(Spatial question rows)
--- --- ---
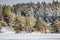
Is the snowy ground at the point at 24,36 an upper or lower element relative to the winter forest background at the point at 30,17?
lower

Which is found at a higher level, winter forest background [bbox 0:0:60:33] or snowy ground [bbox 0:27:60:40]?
winter forest background [bbox 0:0:60:33]

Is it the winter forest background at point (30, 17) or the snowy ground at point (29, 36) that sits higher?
the winter forest background at point (30, 17)

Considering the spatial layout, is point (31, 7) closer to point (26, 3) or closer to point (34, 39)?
point (26, 3)

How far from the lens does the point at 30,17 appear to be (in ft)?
10.3

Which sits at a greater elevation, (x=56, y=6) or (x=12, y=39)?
(x=56, y=6)

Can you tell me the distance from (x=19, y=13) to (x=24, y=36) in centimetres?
Result: 47

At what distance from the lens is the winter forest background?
3084 mm

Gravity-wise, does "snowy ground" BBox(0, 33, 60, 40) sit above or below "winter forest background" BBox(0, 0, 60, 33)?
below

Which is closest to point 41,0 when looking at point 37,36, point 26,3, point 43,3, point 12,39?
point 43,3

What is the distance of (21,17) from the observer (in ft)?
10.2

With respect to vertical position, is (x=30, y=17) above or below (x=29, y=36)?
above

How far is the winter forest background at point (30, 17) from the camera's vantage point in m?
3.08

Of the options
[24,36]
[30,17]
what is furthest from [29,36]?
[30,17]

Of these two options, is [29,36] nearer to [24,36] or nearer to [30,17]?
[24,36]
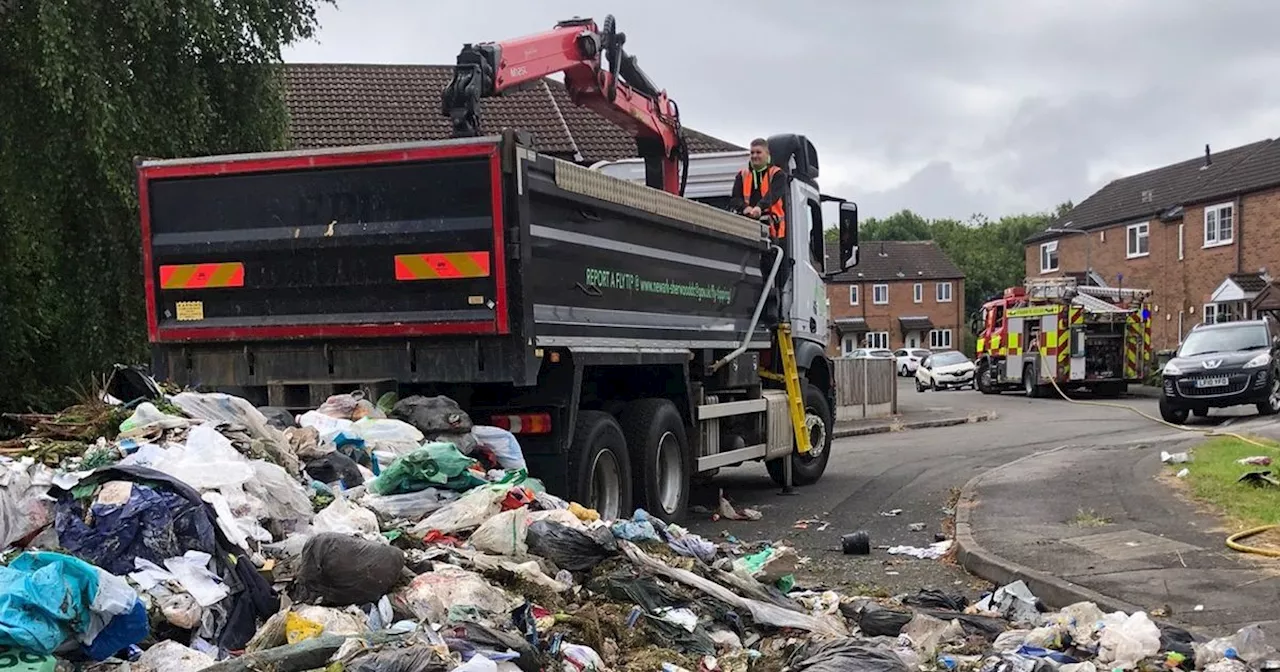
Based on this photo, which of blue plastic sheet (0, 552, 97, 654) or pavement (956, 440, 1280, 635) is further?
pavement (956, 440, 1280, 635)

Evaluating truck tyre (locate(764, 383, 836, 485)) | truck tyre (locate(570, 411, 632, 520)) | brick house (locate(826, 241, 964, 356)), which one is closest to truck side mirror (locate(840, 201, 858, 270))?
truck tyre (locate(764, 383, 836, 485))

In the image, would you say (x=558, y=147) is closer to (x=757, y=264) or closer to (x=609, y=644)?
(x=757, y=264)

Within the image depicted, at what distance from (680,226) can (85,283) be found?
7.69 m

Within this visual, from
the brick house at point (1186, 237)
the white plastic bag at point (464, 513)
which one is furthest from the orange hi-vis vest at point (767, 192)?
the brick house at point (1186, 237)

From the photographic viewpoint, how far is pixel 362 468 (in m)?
6.25

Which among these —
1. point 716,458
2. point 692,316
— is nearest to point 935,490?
point 716,458

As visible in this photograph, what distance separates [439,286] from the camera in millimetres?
6758

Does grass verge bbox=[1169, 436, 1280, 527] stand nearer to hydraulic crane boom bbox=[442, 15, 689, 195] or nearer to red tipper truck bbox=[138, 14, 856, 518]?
red tipper truck bbox=[138, 14, 856, 518]

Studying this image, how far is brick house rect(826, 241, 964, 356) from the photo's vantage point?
65.9m

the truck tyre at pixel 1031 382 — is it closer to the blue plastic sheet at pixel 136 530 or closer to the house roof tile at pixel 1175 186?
the house roof tile at pixel 1175 186

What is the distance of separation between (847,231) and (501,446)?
19.7 feet

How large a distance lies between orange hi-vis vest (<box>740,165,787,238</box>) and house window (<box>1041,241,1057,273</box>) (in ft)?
137

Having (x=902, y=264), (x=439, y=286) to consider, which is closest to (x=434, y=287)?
(x=439, y=286)

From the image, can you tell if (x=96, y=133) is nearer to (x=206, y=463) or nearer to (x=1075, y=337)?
(x=206, y=463)
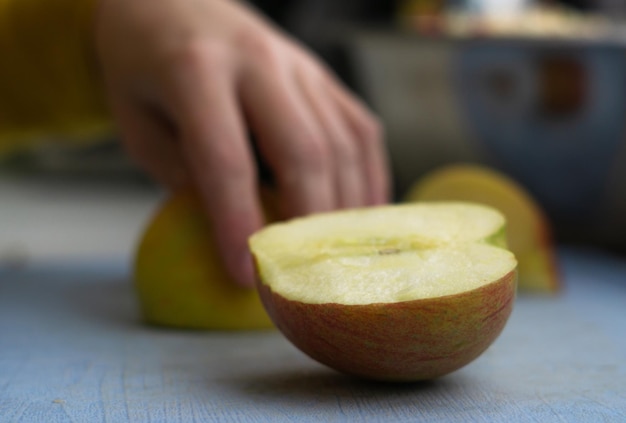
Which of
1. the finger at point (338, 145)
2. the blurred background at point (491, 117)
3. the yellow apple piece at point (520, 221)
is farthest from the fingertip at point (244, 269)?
the blurred background at point (491, 117)

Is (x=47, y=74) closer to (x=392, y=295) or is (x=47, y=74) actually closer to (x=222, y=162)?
→ (x=222, y=162)

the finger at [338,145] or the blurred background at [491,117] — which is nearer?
the finger at [338,145]

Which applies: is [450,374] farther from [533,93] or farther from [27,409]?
[533,93]

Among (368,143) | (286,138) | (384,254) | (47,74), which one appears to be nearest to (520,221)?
(368,143)

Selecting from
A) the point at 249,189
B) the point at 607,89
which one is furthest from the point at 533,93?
the point at 249,189

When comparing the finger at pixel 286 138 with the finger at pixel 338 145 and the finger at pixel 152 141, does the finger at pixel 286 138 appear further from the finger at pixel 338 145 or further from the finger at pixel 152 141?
the finger at pixel 152 141

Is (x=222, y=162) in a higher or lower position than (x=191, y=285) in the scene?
higher

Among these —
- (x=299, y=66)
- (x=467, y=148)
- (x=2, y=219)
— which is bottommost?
(x=2, y=219)

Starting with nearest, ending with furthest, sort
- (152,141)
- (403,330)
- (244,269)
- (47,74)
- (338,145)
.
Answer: (403,330), (244,269), (338,145), (152,141), (47,74)
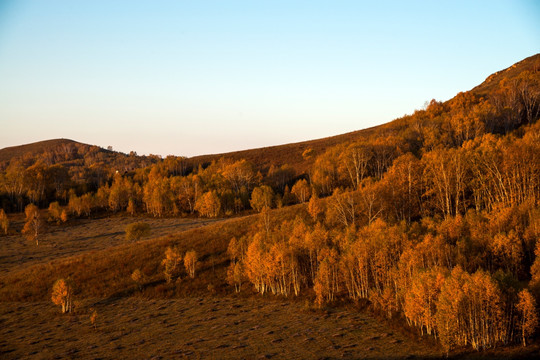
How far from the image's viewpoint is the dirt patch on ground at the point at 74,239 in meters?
80.6

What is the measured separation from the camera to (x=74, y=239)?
96625 mm

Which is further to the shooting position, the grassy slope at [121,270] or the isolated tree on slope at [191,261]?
the isolated tree on slope at [191,261]

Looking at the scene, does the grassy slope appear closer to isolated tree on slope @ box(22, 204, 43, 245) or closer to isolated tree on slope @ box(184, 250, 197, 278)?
isolated tree on slope @ box(184, 250, 197, 278)

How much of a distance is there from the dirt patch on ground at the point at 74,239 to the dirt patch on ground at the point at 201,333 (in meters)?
27.7

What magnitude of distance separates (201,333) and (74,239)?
2782 inches

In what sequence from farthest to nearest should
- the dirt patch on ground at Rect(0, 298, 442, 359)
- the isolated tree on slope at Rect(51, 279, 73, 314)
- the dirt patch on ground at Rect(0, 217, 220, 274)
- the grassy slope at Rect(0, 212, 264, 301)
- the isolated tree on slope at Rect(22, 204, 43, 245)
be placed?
the isolated tree on slope at Rect(22, 204, 43, 245) < the dirt patch on ground at Rect(0, 217, 220, 274) < the grassy slope at Rect(0, 212, 264, 301) < the isolated tree on slope at Rect(51, 279, 73, 314) < the dirt patch on ground at Rect(0, 298, 442, 359)

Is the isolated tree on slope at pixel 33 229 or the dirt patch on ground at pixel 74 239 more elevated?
the isolated tree on slope at pixel 33 229

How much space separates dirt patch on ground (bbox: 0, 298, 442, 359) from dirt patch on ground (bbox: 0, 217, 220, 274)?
27.7 m

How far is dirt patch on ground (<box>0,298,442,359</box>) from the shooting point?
1428 inches

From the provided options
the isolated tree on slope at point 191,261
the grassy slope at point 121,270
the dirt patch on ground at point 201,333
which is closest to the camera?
the dirt patch on ground at point 201,333

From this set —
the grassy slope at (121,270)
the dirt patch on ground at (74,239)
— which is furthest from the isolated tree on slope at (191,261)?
the dirt patch on ground at (74,239)

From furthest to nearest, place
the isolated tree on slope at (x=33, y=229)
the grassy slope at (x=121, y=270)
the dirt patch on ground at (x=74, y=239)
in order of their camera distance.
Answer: the isolated tree on slope at (x=33, y=229), the dirt patch on ground at (x=74, y=239), the grassy slope at (x=121, y=270)

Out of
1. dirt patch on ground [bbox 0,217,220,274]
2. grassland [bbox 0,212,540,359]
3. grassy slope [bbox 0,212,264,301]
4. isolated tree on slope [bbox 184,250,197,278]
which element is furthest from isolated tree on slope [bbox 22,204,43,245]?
isolated tree on slope [bbox 184,250,197,278]

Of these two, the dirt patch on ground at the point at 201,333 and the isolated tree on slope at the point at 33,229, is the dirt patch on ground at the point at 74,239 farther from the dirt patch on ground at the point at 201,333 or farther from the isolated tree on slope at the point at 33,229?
the dirt patch on ground at the point at 201,333
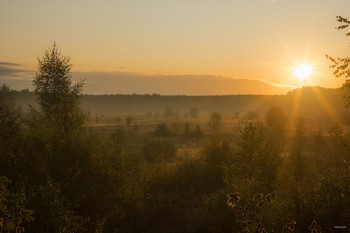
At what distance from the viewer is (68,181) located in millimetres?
17453

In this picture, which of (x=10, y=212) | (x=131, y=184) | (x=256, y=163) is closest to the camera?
(x=10, y=212)

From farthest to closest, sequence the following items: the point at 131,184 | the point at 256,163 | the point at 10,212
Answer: the point at 256,163 < the point at 131,184 < the point at 10,212

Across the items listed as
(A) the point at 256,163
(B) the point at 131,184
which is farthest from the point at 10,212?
(A) the point at 256,163

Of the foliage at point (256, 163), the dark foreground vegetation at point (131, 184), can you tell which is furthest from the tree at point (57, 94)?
the foliage at point (256, 163)

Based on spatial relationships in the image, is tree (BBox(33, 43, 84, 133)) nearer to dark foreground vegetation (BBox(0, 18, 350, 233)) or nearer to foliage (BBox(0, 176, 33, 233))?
dark foreground vegetation (BBox(0, 18, 350, 233))

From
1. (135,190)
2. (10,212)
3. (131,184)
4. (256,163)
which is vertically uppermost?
(10,212)

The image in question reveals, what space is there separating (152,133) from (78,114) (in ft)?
131

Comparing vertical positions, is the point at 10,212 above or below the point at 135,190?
above

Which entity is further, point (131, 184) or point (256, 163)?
point (256, 163)

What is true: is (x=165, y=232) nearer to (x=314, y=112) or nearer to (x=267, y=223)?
(x=267, y=223)

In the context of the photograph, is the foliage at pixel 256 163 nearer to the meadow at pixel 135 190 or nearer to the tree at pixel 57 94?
the meadow at pixel 135 190

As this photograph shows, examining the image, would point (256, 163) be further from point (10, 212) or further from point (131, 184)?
point (10, 212)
--- --- ---
Transcribe the rows between the line holding "In this picture, which" and the line holding "Answer: the point", inclusive, character for character.

** TASK SOLUTION **
In this picture, which of (x=10, y=212) | (x=131, y=184) | (x=256, y=163) is closest to the camera?
(x=10, y=212)

From farthest to closest, sequence the following items: the point at 131,184 | the point at 256,163 | the point at 10,212
Answer: the point at 256,163 < the point at 131,184 < the point at 10,212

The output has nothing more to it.